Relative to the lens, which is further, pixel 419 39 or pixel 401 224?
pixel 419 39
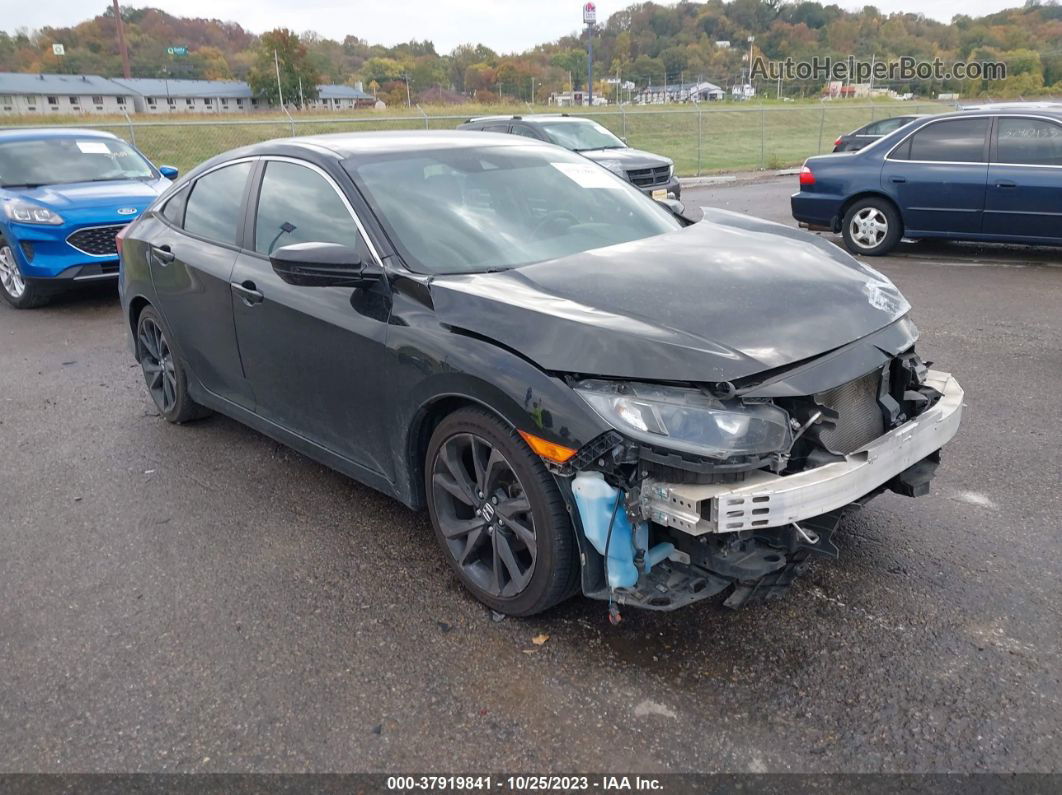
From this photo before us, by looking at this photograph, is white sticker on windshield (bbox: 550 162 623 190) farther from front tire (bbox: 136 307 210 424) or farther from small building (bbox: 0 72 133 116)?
small building (bbox: 0 72 133 116)

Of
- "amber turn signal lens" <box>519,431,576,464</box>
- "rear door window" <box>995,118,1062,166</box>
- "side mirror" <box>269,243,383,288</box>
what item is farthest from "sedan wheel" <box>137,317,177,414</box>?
"rear door window" <box>995,118,1062,166</box>

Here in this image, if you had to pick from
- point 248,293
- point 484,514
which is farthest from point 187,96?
point 484,514

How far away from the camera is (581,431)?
8.77 ft

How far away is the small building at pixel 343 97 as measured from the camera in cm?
7712

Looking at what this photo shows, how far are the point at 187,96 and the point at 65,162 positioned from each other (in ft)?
246

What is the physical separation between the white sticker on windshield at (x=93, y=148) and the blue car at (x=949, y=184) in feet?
27.3

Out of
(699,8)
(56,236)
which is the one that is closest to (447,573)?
(56,236)

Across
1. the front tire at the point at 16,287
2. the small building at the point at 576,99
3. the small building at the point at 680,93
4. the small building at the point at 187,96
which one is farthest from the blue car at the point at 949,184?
the small building at the point at 187,96

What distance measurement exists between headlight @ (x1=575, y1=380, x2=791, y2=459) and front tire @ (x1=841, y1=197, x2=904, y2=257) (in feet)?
27.3

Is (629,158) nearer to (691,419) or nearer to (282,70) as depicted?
(691,419)

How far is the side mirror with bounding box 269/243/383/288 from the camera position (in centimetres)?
332

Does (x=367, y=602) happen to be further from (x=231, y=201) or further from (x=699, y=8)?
(x=699, y=8)

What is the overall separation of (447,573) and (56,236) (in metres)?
6.77

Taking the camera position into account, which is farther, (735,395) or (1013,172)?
(1013,172)
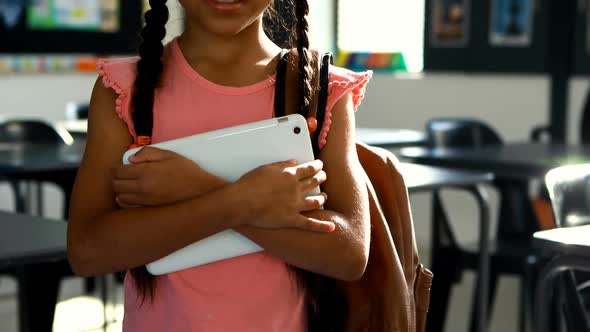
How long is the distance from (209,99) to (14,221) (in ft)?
2.91

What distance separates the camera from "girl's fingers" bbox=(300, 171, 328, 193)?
1174 mm

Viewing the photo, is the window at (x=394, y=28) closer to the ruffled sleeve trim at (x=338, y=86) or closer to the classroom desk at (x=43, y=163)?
the classroom desk at (x=43, y=163)

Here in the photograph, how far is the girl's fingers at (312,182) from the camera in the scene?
1.17 m

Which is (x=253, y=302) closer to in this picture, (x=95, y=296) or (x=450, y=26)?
(x=95, y=296)

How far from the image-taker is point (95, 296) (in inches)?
190

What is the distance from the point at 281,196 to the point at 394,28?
5554 millimetres

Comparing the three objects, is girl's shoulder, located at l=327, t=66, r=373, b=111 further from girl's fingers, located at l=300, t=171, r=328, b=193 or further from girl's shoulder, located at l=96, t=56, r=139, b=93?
girl's shoulder, located at l=96, t=56, r=139, b=93

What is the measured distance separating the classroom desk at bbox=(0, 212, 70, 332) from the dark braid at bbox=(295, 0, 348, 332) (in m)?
0.59

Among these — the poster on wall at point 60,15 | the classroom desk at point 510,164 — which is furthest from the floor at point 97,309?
the poster on wall at point 60,15

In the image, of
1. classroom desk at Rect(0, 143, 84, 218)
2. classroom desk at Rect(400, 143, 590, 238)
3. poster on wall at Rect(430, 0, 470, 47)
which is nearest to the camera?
classroom desk at Rect(0, 143, 84, 218)

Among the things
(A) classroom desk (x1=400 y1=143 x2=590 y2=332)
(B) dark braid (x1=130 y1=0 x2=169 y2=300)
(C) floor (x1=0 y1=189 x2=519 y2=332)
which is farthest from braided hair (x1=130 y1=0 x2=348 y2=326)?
(C) floor (x1=0 y1=189 x2=519 y2=332)

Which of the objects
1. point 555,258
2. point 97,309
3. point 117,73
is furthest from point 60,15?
point 117,73

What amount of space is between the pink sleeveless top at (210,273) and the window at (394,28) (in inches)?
210

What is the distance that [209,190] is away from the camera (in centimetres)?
116
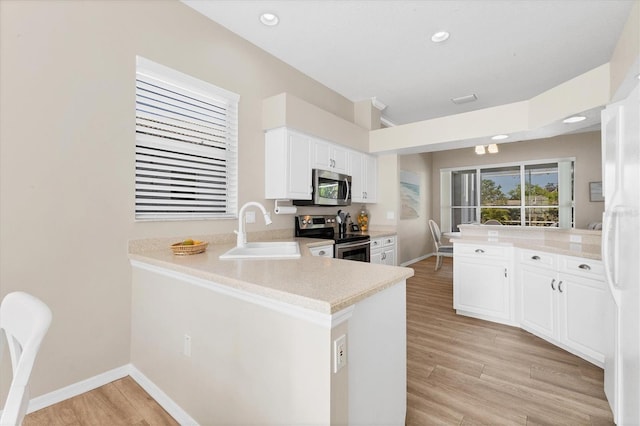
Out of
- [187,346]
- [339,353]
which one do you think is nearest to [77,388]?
[187,346]

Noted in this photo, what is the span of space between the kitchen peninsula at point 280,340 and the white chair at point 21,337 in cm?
65

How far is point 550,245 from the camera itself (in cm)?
274

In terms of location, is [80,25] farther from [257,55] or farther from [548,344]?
[548,344]

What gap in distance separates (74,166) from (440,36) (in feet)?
10.8

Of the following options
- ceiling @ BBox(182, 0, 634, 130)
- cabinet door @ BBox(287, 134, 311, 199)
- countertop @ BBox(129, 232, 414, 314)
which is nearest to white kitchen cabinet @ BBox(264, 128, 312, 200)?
cabinet door @ BBox(287, 134, 311, 199)

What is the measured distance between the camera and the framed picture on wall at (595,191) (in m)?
5.57

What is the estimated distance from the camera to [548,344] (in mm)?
2633

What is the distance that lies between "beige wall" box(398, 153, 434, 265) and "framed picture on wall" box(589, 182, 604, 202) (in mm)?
3011

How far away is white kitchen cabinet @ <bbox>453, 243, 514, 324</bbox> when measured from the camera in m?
3.09

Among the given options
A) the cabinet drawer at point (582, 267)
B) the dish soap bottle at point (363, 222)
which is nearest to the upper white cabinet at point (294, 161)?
the dish soap bottle at point (363, 222)

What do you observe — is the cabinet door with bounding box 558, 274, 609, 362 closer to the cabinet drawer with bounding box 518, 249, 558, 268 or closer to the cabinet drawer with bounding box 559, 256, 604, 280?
the cabinet drawer with bounding box 559, 256, 604, 280

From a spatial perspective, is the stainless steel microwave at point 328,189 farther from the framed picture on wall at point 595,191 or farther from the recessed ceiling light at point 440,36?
the framed picture on wall at point 595,191

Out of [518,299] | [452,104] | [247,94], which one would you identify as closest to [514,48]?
[452,104]

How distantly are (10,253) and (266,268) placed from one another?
1504 mm
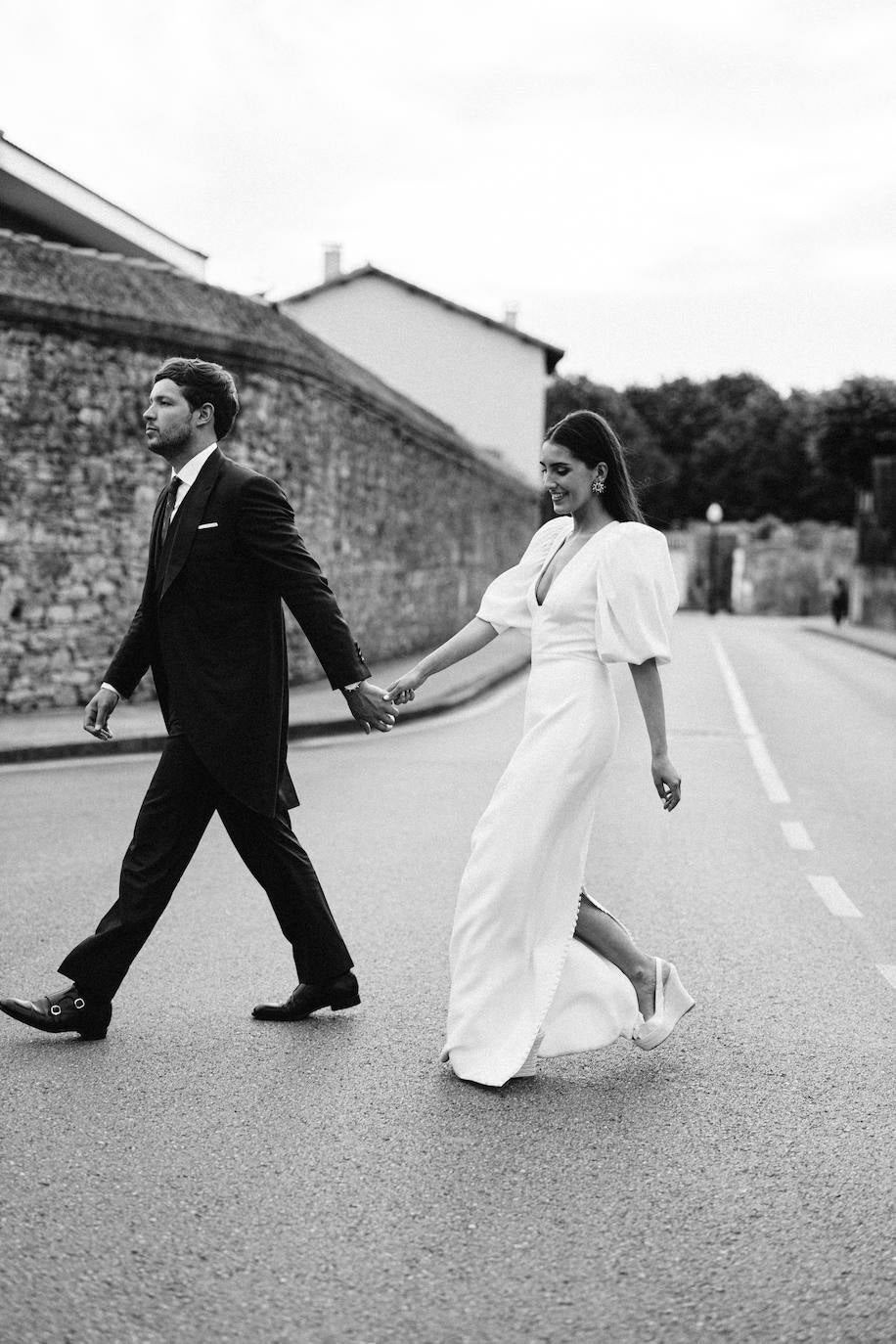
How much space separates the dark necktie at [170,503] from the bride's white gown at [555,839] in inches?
45.6

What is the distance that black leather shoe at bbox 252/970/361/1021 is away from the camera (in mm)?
4832

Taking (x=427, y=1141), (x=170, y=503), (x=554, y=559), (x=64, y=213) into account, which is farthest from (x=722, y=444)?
(x=427, y=1141)

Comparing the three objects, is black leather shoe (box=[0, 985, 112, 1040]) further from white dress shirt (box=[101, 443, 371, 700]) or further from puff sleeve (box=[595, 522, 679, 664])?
puff sleeve (box=[595, 522, 679, 664])

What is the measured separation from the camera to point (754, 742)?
14031 mm

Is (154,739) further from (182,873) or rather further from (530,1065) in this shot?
(530,1065)

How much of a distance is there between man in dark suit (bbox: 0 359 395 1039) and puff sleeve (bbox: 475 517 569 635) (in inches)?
16.0

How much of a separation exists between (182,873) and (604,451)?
173cm

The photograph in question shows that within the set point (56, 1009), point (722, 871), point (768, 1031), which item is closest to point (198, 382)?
point (56, 1009)

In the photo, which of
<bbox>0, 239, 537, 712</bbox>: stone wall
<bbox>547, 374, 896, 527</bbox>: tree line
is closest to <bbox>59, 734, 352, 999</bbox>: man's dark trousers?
<bbox>0, 239, 537, 712</bbox>: stone wall

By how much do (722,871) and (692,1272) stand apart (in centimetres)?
474

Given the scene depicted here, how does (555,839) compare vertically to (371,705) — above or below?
below

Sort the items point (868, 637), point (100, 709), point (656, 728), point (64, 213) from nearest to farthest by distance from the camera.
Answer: point (656, 728) < point (100, 709) < point (64, 213) < point (868, 637)

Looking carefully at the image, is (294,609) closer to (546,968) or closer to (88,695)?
(546,968)

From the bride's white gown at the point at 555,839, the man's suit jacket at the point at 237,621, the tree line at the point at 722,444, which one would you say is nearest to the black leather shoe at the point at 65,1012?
the man's suit jacket at the point at 237,621
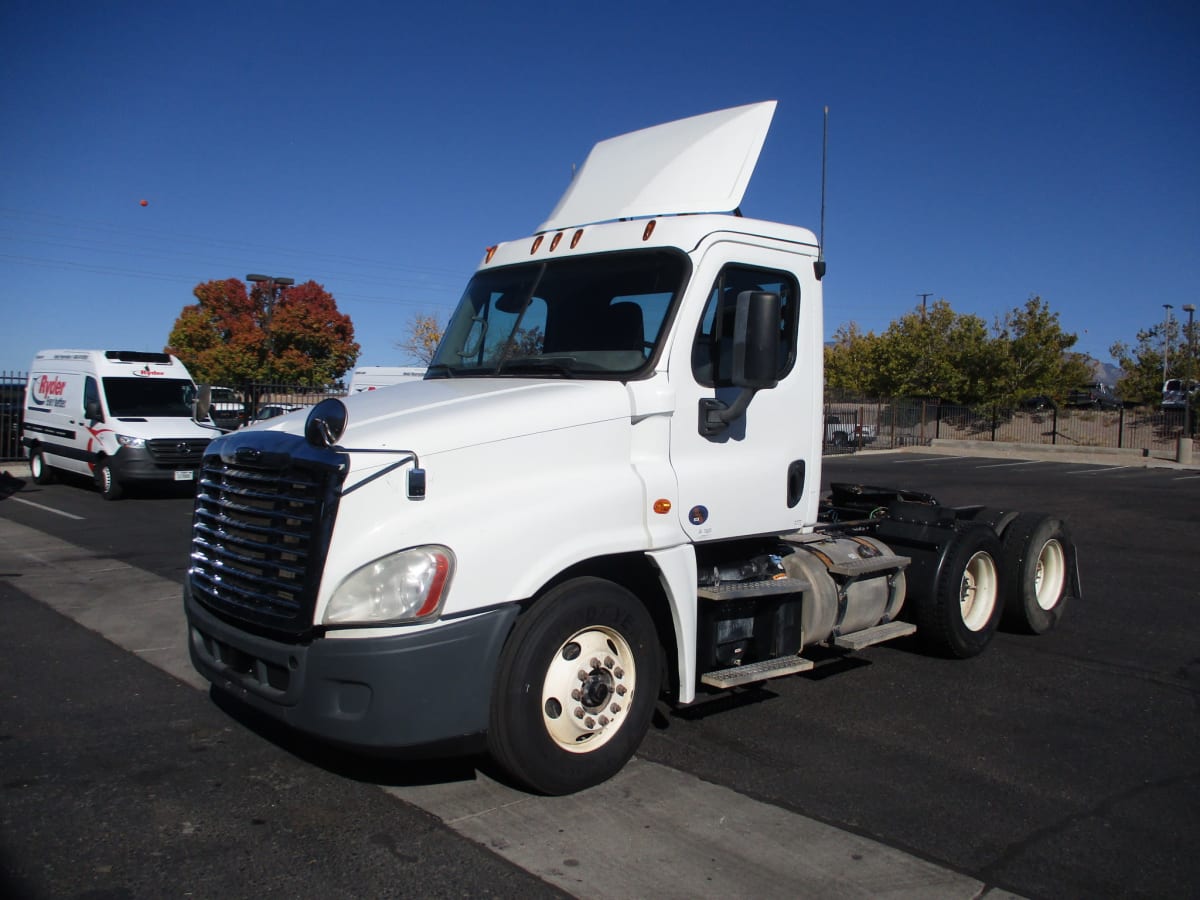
----
**TASK DIRECTIONS**
Copy the data from the line with "Viewing the photo, is" up to and including the line with "5554 millimetres", keeping every character the same.

**OUTPUT**
Viewing the photo, is the window at (x=394, y=28) closer to the ruffled sleeve trim at (x=338, y=86) or closer to the classroom desk at (x=43, y=163)?
the classroom desk at (x=43, y=163)

Here in the photograph, how far is the girl's fingers at (312,182) from the camera in the scene?
1.17 m

Which is (x=253, y=302) closer to in this picture, (x=95, y=296) or (x=450, y=26)?
(x=95, y=296)

How far from the image-taker is point (95, 296) (in inches)?
190

What is the distance from the point at 281,196 to the point at 394,28?
5554 millimetres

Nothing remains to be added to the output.